■ LESETEXT
# Ich hätt so gern einen Frosch



## Kleefrau (22. Mai 2011)

Hallo liebe Forengemeinde,

ich lese nun schon eine ganze Zeit still mit und jetzt bin ich stolze Besitzerin meines ersten kleinen Teiches (500 Liter). Vor ungefähr zwei Wochen wurde er gefüllt und verändert sich nun täglich etwas 
Nun gehen mir die Ideen aus, wie kann ich die Umgebung des Teiches und den Teich selbst froschgerechter gestalten, damit sich vielleicht einer einfindet. __ Libellen haben wir schon reichlich - dunkelrote und himmelblaue lassen sich hier täglich blicken.
Für Ideen bin ich dankbar.
Liebe Grüße
Moni


----------



## scholzi (22. Mai 2011)

*AW: Ich hätt so gern einen Frosch*

Servus Moni und :willkommen hier im Forum!
Was du brauchst ist Geduld....
Lass die Pflanzen noch etwas wachsen und die __ Frösche kommen irgendwann!


----------



## Dilmun (22. Mai 2011)

*AW: Ich hätt so gern einen Frosch*

Hi Moni!

Ich bin auch Miniteichbesitzerin und kann dir aus Erfahrung sagen, dass sich das regelt.

■ VORLIEGENDE DATEN
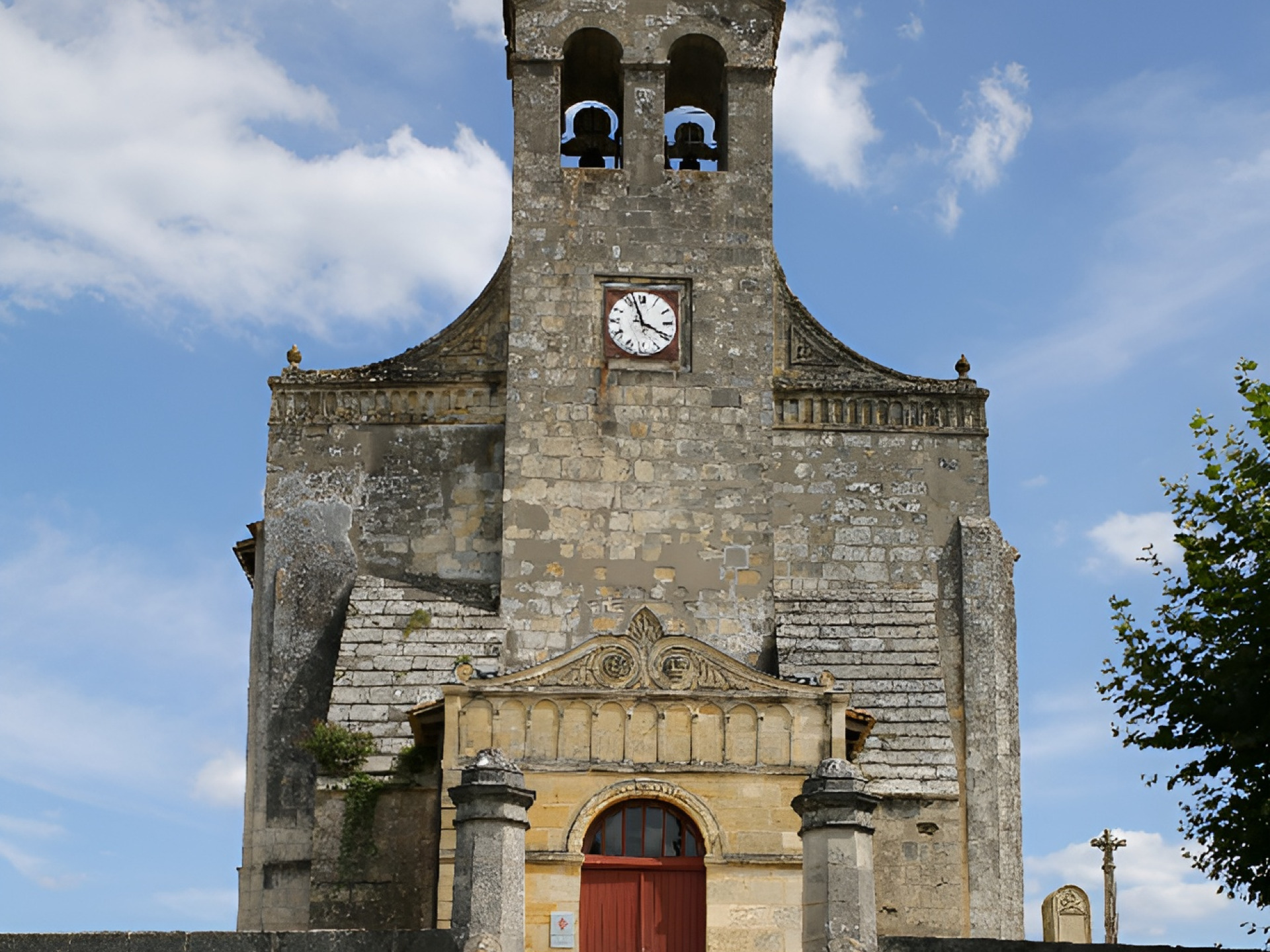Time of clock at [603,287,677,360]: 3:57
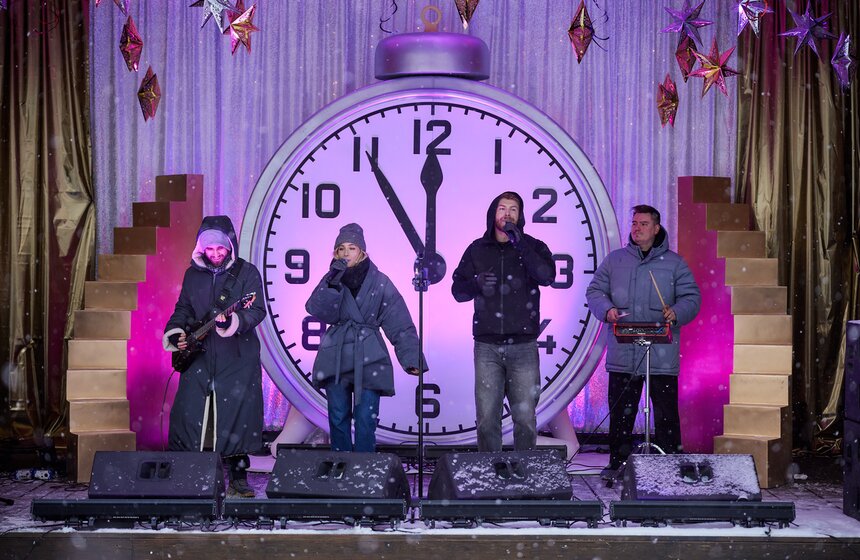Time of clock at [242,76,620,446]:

■ GESTELLTE AUFGABE 1
Schreib aus der Forumsdiskussion über den Gartenteich das Stück von „## scholzi (22.“ bis „Dilmun (22. Mai 2011)“ genau ab.
■ GESTELLTE AUFGABE 2
Schreib die Forumsdiskussion über den Gartenteich weiter, und zwar direkt im Anschluss an ihren letzten Satz.

■ SCHRIFTLICHE ANTWORT 1
## scholzi (22. Mai 2011)

*AW: Ich hätt so gern einen Frosch*

Servus Moni und :willkommen hier im Forum!
Was du brauchst ist Geduld....
Lass die Pflanzen noch etwas wachsen und die __ Frösche kommen irgendwann!


----------



## Dilmun (22. Mai 2011)

■ SCHRIFTLICHE ANTWORT 2
Je nachdem, wo dein kleines Reich liegt, wandern die dort heimischen Tiere ein. Wer mag schon einen kleinen hübschen Teich links liegen lassen?

In meinem Fall sind das __ Frösche und seit heuer auch eine Blindschleiche, dafür habe ich hier keine __ Libellen oder __ Molche. 

An deiner Bepflanzung liegt es meiner Ansicht nach nicht. Die wird sich sicher schnell vermehren und deinen Teich umranden. 

Also :Willkommen2 und eine "Protion Geduld".


----------



## Echinopsis (23. Mai 2011)

*AW: Ich hätt so gern einen Frosch*

Moin Moni,

:willkommen im Forum!

Was der Teich braucht ist einfach Zeit...gibt ihm die, und mit etwas Glück werden sich auch __ Frösche ansiedeln! 

lG,
Daniel


----------



## 69pflanzenfreund69 (23. Mai 2011)

*AW: Ich hätt so gern einen Frosch*

und __ Molche werden on Mass kommen   Am besten dafür ein paar große Steine rein unter denen sie sich verkriechen können


----------



## jolantha (23. Mai 2011)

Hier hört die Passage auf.